Hungary has built a border fence, sent the bill for it to the EU, and made it a crime for citizens to offer help to undocumented immigrants. The State Department officials will speak at the summit just days after Hungary's ruling party was suspended from its EU Parliamentary coalition after refusing to moderate its views.
    "We cannot compromise on democracy, rule of law, freedom of press, academic freedom or minorities rights. And anti-EU rhetoric is unacceptable.
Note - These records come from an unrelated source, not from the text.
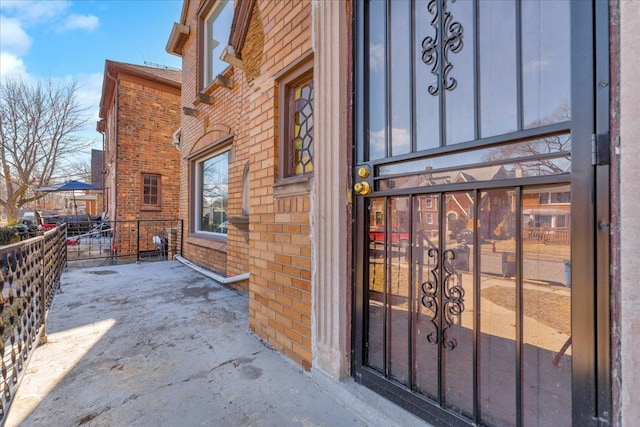 property entrance featuring brick siding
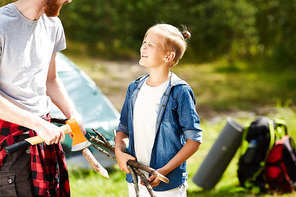 Little scout with sticks talking to his father during their trip on summer weekend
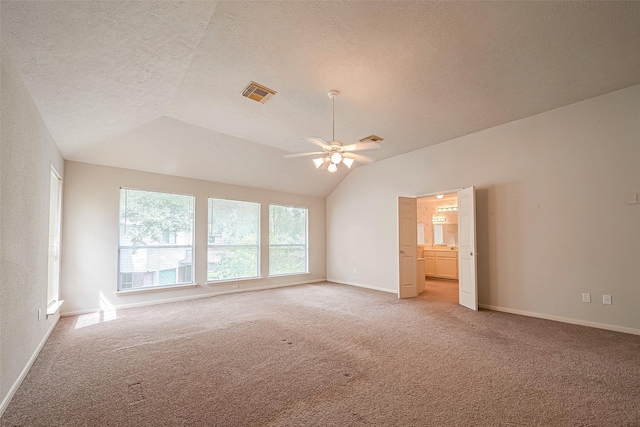 empty room with ceiling fan, vaulted ceiling, a textured ceiling, and carpet flooring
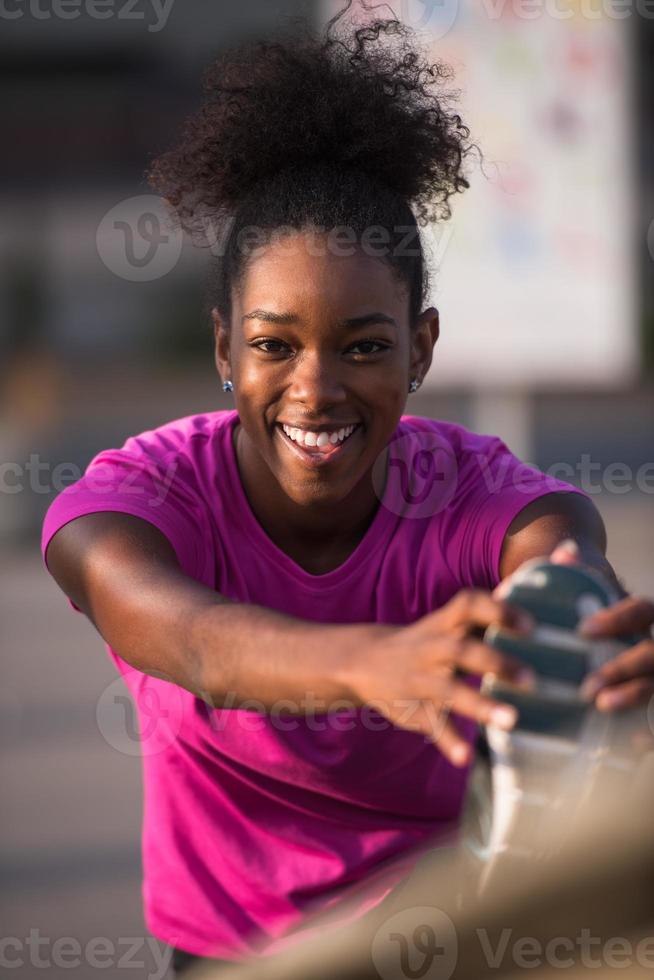 afrikansk amerikan kvinna håller på med uppvärmningen upp och stretching foto
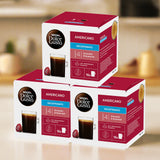 Three boxes of Dolce Gusto Americano Decaffeinated coffee capsules on a blurred background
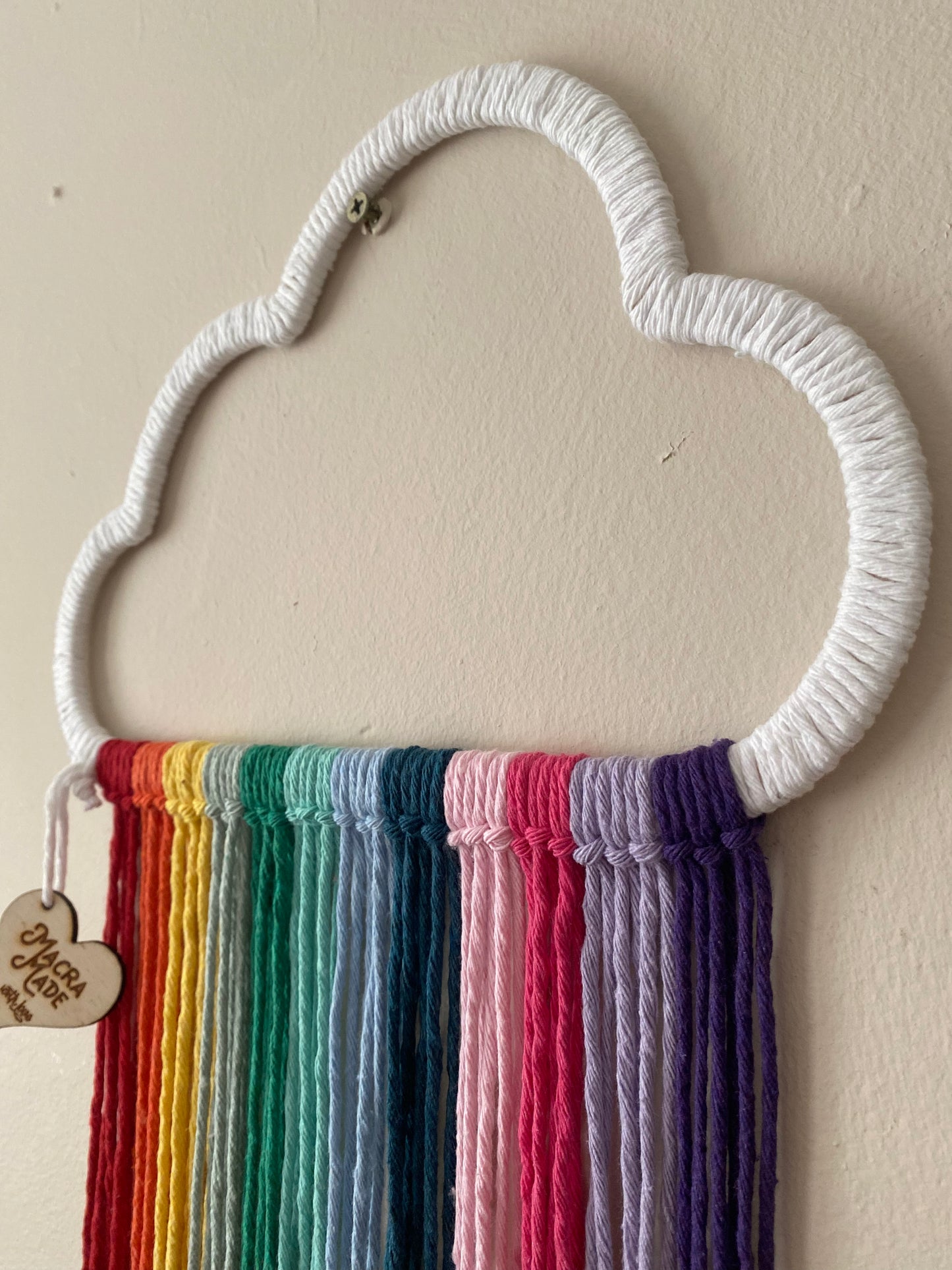 A close up view of a cloud shaped wall hanging decoration, made with rainbow hanging tassels, displayed against a beige wall.
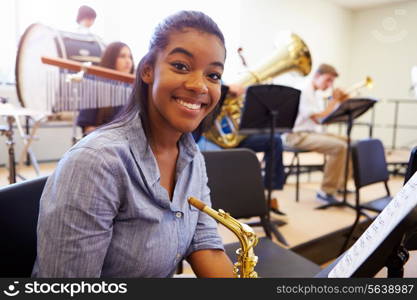 Female Pupil Playing Saxophone In High School Orchestra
The divergences between EPP and Fidesz must cease," Joseph Daul, the president of that coalition (the European People's Party) said Wednesday.
    A Hungarian government official stressed before the vote to suspend the party that they would "under no circumstances be able to compromise on fundamental issues such as the defence of Christian culture or the rejection of immigration."
    Meanwhile, Balazs Orban, the deputy minister and parliamentary state secretary for the Prime Minister's Office, is touting this Budapest migration summit, which is organized by a Hungarian university, as a way to further their agenda, a place to "gather serious intellectual ammunition."
    "The migration policy of the Hungarian government, including determined, consistent, forward-looking strategic considerations, makes the country exciting for professionals who are concerned about massive illegal migration worldwide," Balazs Orban told a Hungarian news outlet.
    A State Department spokesperson said the officials who will attend and speak at the summit -- Andrew Veprek, deputy assistant secretary in the Bureau of Population, Refugees, and Migration, and Pete Marocco, deputy assistant secretary for the Bureau of Conflict and Stabilization Operations -- "are attending the conference to discuss the U.S. government's policies and approaches to international migration issues, stabilization, and conflict mitigation."
    The summit will feature speakers from a variety of think tanks, educational institutions and religious organizations, according to its website. Numerous officials from the Hungarian government are also listed as speakers.